Aim
Copy the lines of every entry with "hind leg" changed to "back leg" and nothing else altered. Don't include the pictures in your answer.

[Collected data]
==========
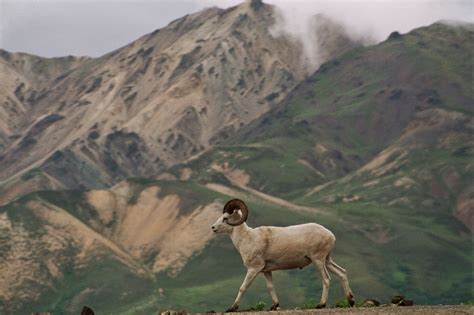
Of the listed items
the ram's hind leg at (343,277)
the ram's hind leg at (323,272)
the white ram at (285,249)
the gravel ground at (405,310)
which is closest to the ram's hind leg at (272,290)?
the white ram at (285,249)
==========
Output of the task
Of the listed items
the ram's back leg at (343,277)
the ram's back leg at (323,272)
the white ram at (285,249)
the gravel ground at (405,310)
which is closest to the ram's back leg at (272,290)?
the white ram at (285,249)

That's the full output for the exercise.